#### Data supplied ####
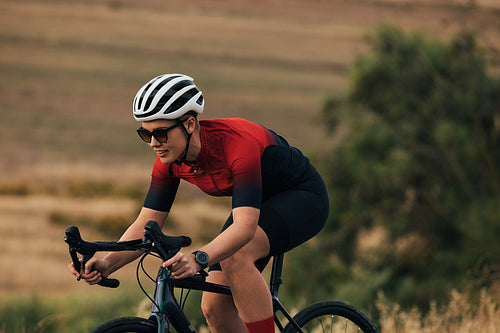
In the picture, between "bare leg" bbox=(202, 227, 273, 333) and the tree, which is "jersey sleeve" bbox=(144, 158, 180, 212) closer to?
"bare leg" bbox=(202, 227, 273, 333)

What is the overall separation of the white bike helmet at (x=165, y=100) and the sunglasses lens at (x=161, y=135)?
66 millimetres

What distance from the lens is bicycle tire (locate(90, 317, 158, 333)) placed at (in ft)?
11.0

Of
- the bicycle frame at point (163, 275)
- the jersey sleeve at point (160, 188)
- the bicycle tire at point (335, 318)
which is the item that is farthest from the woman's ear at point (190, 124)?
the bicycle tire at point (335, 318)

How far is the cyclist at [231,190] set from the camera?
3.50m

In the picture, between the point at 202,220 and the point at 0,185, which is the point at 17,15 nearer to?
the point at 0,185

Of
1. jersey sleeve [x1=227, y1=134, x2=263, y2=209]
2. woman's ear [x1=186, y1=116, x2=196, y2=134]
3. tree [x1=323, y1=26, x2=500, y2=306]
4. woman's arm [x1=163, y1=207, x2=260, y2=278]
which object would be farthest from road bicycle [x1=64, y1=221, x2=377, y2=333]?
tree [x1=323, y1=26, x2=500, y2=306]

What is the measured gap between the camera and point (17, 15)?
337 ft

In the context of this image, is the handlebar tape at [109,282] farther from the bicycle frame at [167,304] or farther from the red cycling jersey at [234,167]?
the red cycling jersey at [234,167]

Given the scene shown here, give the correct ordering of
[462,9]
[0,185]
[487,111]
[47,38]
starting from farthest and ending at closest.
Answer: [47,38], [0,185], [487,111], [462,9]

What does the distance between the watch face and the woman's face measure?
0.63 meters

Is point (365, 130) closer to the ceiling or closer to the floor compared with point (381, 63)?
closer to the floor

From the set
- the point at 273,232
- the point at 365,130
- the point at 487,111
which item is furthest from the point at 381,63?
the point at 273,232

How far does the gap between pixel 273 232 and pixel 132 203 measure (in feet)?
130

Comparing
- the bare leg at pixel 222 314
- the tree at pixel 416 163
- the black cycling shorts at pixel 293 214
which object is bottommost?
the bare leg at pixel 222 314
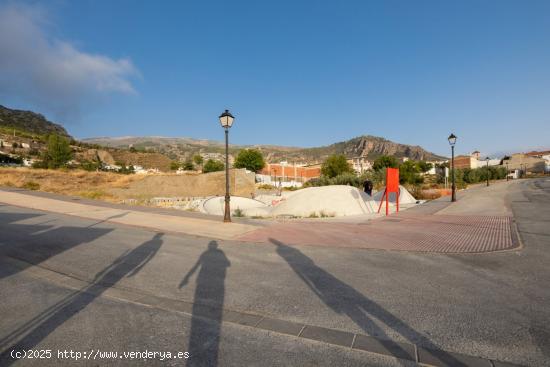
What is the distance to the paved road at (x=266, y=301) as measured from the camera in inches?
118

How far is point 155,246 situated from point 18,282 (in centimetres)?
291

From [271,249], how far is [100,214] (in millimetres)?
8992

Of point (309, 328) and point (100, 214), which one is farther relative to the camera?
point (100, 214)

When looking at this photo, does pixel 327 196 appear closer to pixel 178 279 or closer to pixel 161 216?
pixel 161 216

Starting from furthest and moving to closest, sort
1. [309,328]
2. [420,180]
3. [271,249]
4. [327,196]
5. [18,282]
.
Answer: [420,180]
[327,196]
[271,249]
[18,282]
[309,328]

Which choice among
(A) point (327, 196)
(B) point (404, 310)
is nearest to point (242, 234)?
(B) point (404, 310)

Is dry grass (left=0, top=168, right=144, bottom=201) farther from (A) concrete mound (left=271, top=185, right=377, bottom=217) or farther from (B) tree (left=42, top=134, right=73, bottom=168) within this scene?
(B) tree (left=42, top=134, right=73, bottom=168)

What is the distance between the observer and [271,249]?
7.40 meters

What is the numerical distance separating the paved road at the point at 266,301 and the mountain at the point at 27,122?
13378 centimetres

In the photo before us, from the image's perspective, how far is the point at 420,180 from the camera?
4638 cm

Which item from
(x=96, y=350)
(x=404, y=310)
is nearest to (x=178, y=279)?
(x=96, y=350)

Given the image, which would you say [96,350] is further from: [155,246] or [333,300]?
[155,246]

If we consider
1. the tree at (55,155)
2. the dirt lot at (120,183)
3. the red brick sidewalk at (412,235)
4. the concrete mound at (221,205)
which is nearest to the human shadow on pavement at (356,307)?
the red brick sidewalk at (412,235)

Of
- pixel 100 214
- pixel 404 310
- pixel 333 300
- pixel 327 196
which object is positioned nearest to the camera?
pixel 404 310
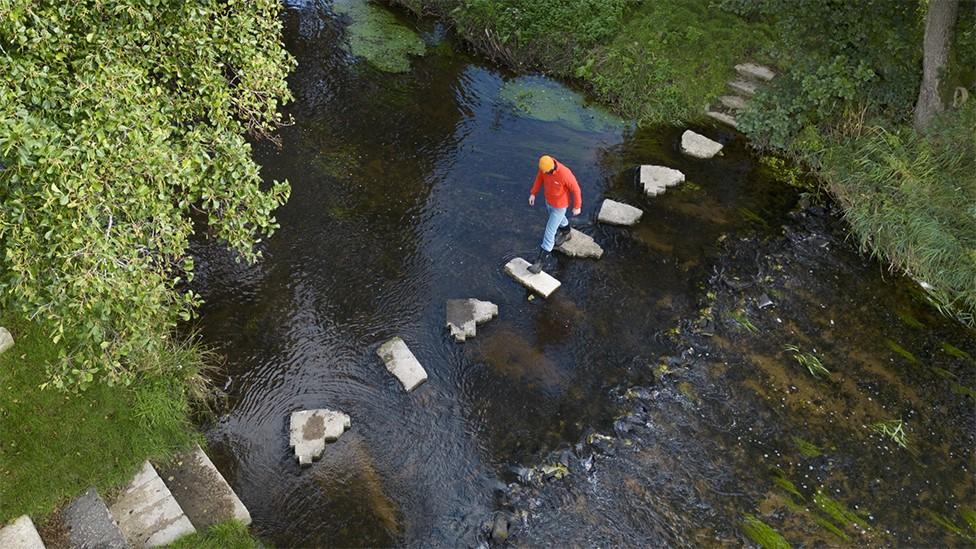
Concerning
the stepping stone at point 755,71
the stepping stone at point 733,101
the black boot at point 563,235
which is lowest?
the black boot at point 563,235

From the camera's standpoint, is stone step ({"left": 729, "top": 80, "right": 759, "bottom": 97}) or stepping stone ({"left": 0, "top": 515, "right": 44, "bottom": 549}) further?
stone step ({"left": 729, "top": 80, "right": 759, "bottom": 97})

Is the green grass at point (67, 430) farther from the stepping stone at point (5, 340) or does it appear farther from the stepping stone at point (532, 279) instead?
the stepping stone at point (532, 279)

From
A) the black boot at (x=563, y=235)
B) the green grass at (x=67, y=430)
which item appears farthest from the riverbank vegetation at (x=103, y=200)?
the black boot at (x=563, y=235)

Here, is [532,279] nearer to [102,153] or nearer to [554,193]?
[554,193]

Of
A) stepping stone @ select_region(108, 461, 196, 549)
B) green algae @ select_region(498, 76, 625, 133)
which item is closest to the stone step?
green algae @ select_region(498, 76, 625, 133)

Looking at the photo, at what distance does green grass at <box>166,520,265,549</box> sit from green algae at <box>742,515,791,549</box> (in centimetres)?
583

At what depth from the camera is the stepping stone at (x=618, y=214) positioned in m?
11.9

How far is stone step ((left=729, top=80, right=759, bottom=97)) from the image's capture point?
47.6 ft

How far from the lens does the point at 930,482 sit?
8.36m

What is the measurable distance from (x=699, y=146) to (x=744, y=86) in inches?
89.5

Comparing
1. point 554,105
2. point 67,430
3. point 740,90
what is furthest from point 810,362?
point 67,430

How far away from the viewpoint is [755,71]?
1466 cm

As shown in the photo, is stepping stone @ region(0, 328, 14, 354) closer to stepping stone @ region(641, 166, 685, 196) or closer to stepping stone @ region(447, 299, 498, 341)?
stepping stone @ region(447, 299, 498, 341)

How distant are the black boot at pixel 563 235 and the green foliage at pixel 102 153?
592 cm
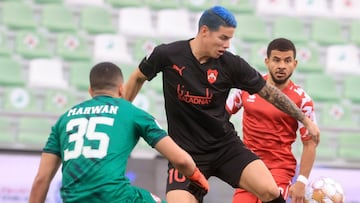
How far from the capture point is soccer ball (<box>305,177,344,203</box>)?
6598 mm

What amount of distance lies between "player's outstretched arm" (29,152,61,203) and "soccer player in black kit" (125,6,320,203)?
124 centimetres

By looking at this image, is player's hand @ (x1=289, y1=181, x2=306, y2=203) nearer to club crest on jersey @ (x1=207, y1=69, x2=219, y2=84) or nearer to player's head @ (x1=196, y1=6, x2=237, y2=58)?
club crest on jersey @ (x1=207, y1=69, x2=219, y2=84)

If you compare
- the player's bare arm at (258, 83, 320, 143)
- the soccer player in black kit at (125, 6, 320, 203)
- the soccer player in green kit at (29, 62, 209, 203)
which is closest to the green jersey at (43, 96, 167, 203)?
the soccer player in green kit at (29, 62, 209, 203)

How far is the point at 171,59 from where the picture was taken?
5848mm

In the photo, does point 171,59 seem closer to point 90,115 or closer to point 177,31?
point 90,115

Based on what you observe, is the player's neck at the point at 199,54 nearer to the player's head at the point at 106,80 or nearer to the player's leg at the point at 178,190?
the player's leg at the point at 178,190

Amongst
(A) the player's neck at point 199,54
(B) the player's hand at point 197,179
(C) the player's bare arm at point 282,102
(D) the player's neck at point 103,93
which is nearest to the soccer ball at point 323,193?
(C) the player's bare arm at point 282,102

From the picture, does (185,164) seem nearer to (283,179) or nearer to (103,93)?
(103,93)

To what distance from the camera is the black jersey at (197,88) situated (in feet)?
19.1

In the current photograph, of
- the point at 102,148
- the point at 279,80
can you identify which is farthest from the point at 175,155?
####
Short exercise:
Copy all of the material above word for word, omitting the pictures.

Exercise answer:
In the picture, between "bare leg" bbox=(202, 227, 273, 333) and the tree, which is "jersey sleeve" bbox=(144, 158, 180, 212) closer to?
"bare leg" bbox=(202, 227, 273, 333)

What is the overall separation of the white bike helmet at (x=165, y=100) and the sunglasses lens at (x=161, y=135)?
66 millimetres

What distance from the lens is bicycle tire (locate(90, 317, 158, 333)) placed at (in ft)?
11.0

Of
- the bicycle frame at point (163, 275)
- the jersey sleeve at point (160, 188)
- the bicycle tire at point (335, 318)
which is the item that is farthest from the woman's ear at point (190, 124)?
the bicycle tire at point (335, 318)

How far is the cyclist at [231,190] set from the camera?
3.50m

In the picture, between the point at 202,220 and the point at 0,185, which is the point at 17,15 nearer to?
the point at 0,185

Of
1. jersey sleeve [x1=227, y1=134, x2=263, y2=209]
2. woman's ear [x1=186, y1=116, x2=196, y2=134]
3. tree [x1=323, y1=26, x2=500, y2=306]
4. woman's arm [x1=163, y1=207, x2=260, y2=278]
which object would be farthest from road bicycle [x1=64, y1=221, x2=377, y2=333]?
tree [x1=323, y1=26, x2=500, y2=306]

What is the measured gap between the camera and point (17, 15)?
337 ft

In the context of this image, is the handlebar tape at [109,282] farther from the bicycle frame at [167,304] or farther from the red cycling jersey at [234,167]?
the red cycling jersey at [234,167]

Given the scene shown here, give the correct ordering of
[462,9]
[0,185]
[487,111]
[47,38]
starting from farthest and ending at closest.
Answer: [47,38], [0,185], [487,111], [462,9]

What does the distance between the watch face and the woman's face measure?
0.63 meters

Is point (365, 130) closer to the ceiling or closer to the floor compared with point (381, 63)?
closer to the floor

From the set
- the point at 273,232
- the point at 365,130
- the point at 487,111
which item is furthest from the point at 381,63?
the point at 273,232

How far does the gap between pixel 273 232 and pixel 132 203 measure (in feet)?
130

Comparing
- the bare leg at pixel 222 314
- the tree at pixel 416 163
- the black cycling shorts at pixel 293 214
which object is bottommost?
the bare leg at pixel 222 314
What is the distance to the paved road at (x=266, y=301) as measured from the camera in inches?
118

How far is point 155,246 situated from point 18,282 (in centimetres)?
291

From [271,249], how far is [100,214] (in millimetres)?
8992

Of point (309, 328) and point (100, 214), which one is farther relative to the camera?
point (100, 214)

When looking at this photo, does pixel 327 196 appear closer to pixel 178 279 or closer to pixel 161 216?
pixel 161 216

Starting from furthest and moving to closest, sort
1. [309,328]
2. [420,180]
3. [271,249]
4. [327,196]
5. [18,282]
.
Answer: [420,180]
[327,196]
[271,249]
[18,282]
[309,328]

Which choice among
(A) point (327, 196)
(B) point (404, 310)
is nearest to point (242, 234)?
(B) point (404, 310)

Is dry grass (left=0, top=168, right=144, bottom=201) farther from (A) concrete mound (left=271, top=185, right=377, bottom=217) or farther from (B) tree (left=42, top=134, right=73, bottom=168) within this scene?
(B) tree (left=42, top=134, right=73, bottom=168)

What is the distance between the observer and [271,249]?
7.40 meters

What is the numerical distance separating the paved road at the point at 266,301 and the mountain at the point at 27,122?
13378 centimetres

In the photo before us, from the image's perspective, how far is the point at 420,180 from the camera?
4638 cm

Which item from
(x=96, y=350)
(x=404, y=310)
is nearest to (x=178, y=279)?
(x=96, y=350)

Given the image, which would you say [96,350] is further from: [155,246] or [333,300]?
[155,246]

If we consider
1. the tree at (55,155)
2. the dirt lot at (120,183)
3. the red brick sidewalk at (412,235)
4. the concrete mound at (221,205)
which is nearest to the human shadow on pavement at (356,307)?
the red brick sidewalk at (412,235)

Of
- pixel 100 214
- pixel 404 310
- pixel 333 300
- pixel 327 196
which object is positioned nearest to the camera?
pixel 404 310
Concerning
the stepping stone at point 755,71
the stepping stone at point 733,101
the black boot at point 563,235
which is lowest?
the black boot at point 563,235

From the camera's standpoint, is stone step ({"left": 729, "top": 80, "right": 759, "bottom": 97}) or stepping stone ({"left": 0, "top": 515, "right": 44, "bottom": 549}) further?
stone step ({"left": 729, "top": 80, "right": 759, "bottom": 97})

Is the green grass at point (67, 430) farther from the stepping stone at point (5, 340) or does it appear farther from the stepping stone at point (532, 279) instead?
the stepping stone at point (532, 279)

From
A) the black boot at (x=563, y=235)
B) the green grass at (x=67, y=430)
which item appears farthest from the riverbank vegetation at (x=103, y=200)?
the black boot at (x=563, y=235)

Here, is [532,279] nearer to [102,153] or nearer to [554,193]?
[554,193]

Of
A) stepping stone @ select_region(108, 461, 196, 549)
B) green algae @ select_region(498, 76, 625, 133)
which item is closest to the stone step?
green algae @ select_region(498, 76, 625, 133)

Looking at the photo, at what distance does green grass at <box>166,520,265,549</box> sit from green algae at <box>742,515,791,549</box> (in centimetres)?
583

At what depth from the camera is the stepping stone at (x=618, y=214) positioned in m?
11.9

How far is stone step ((left=729, top=80, right=759, bottom=97)) from the image's capture point?
47.6 ft

How far from the lens does the point at 930,482 sit?
8.36m

What is the measurable distance from (x=699, y=146) to (x=744, y=86) in inches?
89.5

Comparing
1. point 554,105
2. point 67,430
3. point 740,90
what is furthest from point 810,362?
point 67,430

How far away from the viewpoint is [755,71]?
1466 cm

As shown in the photo, is stepping stone @ region(0, 328, 14, 354) closer to stepping stone @ region(641, 166, 685, 196) or closer to stepping stone @ region(447, 299, 498, 341)?
stepping stone @ region(447, 299, 498, 341)

How distant are the black boot at pixel 563 235 and the green foliage at pixel 102 153?
592 cm
How far from the capture point is soccer ball (<box>305,177,344,203</box>)?
6598 mm

What amount of distance lies between "player's outstretched arm" (29,152,61,203) and "soccer player in black kit" (125,6,320,203)?
124 centimetres

By looking at this image, is player's hand @ (x1=289, y1=181, x2=306, y2=203) nearer to club crest on jersey @ (x1=207, y1=69, x2=219, y2=84) or nearer to player's head @ (x1=196, y1=6, x2=237, y2=58)?
club crest on jersey @ (x1=207, y1=69, x2=219, y2=84)

If you compare
- the player's bare arm at (258, 83, 320, 143)
- the soccer player in black kit at (125, 6, 320, 203)
- the soccer player in green kit at (29, 62, 209, 203)
which is closest to the green jersey at (43, 96, 167, 203)?
the soccer player in green kit at (29, 62, 209, 203)

How far is the point at 171,59 from where the picture was taken?
5848mm

In the photo, does point 171,59 seem closer to point 90,115 or closer to point 177,31?
point 90,115

Based on what you observe, is the player's neck at the point at 199,54 nearer to the player's head at the point at 106,80 or nearer to the player's leg at the point at 178,190?
the player's leg at the point at 178,190

Amongst
(A) the player's neck at point 199,54
(B) the player's hand at point 197,179
(C) the player's bare arm at point 282,102
(D) the player's neck at point 103,93
which is nearest to the soccer ball at point 323,193?
(C) the player's bare arm at point 282,102

From the picture, does (185,164) seem nearer to (283,179) or nearer to (103,93)?
(103,93)

To what distance from the camera is the black jersey at (197,88) situated (in feet)?
19.1

In the current photograph, of
- the point at 102,148
- the point at 279,80
can you identify which is farthest from the point at 175,155?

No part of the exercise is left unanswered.